Verona é uma feia bonita. Ao contrário do que é habitual em Itália — onde, seja prado toscano ou cidade antiga, se espera um elogio do belo, da estética, do medieval bem preservado e também do moderno, do chique, do sublime — Verona sofre do mesmo mal urbanístico que outras cidades modernas reféns de construtores civis inauditos. Ora, chegando a Verona em companhia de Fiats e Ferraris, num alegre concílio democrático de estrada, dou de caras com uma paisagem familiar ao franco Portugal, uma região demarcada de rotundas e subúrbios incensados a estuário podre.

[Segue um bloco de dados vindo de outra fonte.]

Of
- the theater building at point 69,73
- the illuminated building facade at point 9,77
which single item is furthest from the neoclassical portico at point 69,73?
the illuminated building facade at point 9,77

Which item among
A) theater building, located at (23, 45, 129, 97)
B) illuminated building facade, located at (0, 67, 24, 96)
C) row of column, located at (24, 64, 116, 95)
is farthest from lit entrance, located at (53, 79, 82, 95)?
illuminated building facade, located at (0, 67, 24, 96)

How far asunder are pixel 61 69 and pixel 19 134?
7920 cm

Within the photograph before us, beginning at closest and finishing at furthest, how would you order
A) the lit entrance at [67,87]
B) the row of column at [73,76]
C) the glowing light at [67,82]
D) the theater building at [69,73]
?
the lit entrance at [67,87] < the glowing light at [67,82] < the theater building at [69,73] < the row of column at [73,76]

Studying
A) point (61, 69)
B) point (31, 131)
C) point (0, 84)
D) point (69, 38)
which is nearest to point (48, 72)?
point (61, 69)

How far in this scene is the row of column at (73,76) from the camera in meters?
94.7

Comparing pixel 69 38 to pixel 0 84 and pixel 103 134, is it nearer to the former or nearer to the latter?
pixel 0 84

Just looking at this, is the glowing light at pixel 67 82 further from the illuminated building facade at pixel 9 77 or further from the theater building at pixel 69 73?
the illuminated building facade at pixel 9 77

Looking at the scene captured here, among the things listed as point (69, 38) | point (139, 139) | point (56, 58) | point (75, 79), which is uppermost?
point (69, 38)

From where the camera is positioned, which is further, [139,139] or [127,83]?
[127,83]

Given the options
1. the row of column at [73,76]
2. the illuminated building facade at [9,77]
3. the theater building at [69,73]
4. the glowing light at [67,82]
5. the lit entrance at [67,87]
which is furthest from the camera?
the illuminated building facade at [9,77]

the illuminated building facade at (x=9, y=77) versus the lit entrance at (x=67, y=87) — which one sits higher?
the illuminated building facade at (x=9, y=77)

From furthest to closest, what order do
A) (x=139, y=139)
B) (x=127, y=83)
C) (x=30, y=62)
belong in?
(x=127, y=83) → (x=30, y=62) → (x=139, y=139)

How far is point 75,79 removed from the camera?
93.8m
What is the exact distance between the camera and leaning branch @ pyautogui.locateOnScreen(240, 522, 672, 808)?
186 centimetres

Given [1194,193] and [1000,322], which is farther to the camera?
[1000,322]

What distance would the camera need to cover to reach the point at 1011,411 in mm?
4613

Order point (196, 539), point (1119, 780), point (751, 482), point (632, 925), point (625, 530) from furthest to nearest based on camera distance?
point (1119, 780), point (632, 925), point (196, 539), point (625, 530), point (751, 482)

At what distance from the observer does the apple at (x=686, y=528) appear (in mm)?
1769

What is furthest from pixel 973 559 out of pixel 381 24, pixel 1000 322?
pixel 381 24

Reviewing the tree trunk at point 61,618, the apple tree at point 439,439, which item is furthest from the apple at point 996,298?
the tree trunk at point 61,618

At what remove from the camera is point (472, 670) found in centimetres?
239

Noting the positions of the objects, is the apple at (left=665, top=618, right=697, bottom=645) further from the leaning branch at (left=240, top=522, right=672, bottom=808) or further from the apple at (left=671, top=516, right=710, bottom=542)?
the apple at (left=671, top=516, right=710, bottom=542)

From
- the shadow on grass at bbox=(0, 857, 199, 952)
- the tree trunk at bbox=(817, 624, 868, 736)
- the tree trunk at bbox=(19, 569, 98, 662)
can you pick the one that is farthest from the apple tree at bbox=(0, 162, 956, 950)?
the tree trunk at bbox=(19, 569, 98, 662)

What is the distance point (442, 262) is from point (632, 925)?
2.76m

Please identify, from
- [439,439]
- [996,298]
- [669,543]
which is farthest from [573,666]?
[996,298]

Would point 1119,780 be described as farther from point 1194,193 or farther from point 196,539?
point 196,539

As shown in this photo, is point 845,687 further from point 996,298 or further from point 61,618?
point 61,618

Na bomba de gasolina o senhor Pulpo não quer enfiar o barrete ao estrangeiro incauto nem arrebanhar comissão e manda-me para as periferias, “onde se está como o menino nas palhinhas”. Escreve uma morada a lápis num papel ratado e confia-me aquilo como se fosse a súmula de um golpe de Estado para depor Berlusconi. “Tome lá, e não diga que vai daqui. Se puder não diga a ninguém”, recomenda, passando a nota de uma villa etrusca na terrinha de Sirmione, no lago de Garda, onde só ficam os simpatizantes de Garibaldi, Giordano Bruno ou Galileu Galilei (e não me perguntem porquê).
Três quartos de hora mais tarde, a rodar sossegadamente por estradas sombrias, estreitas e um perfumado vinhedo, eis-me longe de qualquer amostra de progresso e diante da Villa Pioppi. Um solar junto ao lago e com uma silhueta palaciana. Não sei se de comoção, se do Amarone que levava bebido na companhia do senhor Pulpo, naquele instante parece-me que a casa vai zarpar para dentro do lago, o que juro de imediato ser a primeira coisa que farei na manhã seguinte, das traves do bote ancorado a dar e dar junto ao cais.
A vista de fora é mais luminosa que a dos quartos mas não deixa de estar tudo nos conformes, e as janelas e portadas de salão de baile a desvendarem o lago, arrumam de vez os impropérios e sinapismos que me atormentavam a alma veronesa. Assento praça no primeiro andar, o único com uma varanda de balcão para o lago onde Romeu se banhou em pelota à vista impudica de Julieta.
Ali estarei duas tardes memoráveis a saltitar entre as cadeiras do jardim e as traves do ancoradouro para melhor assistir aos festivais acrobáticos das andorinhas. Mais tarde, enrolado numa manta cardada e de pés à braseira, brindo ao senhor Pulpo e à varanda do aposento que me calhou em sorte. Da janela, a vista é apenas perturbada por uma falange de juncos, patos em aulas de voo e pescadores eremitas. Não há quem me tire daqui nos próximos dias, nem a borboleta de Puccini.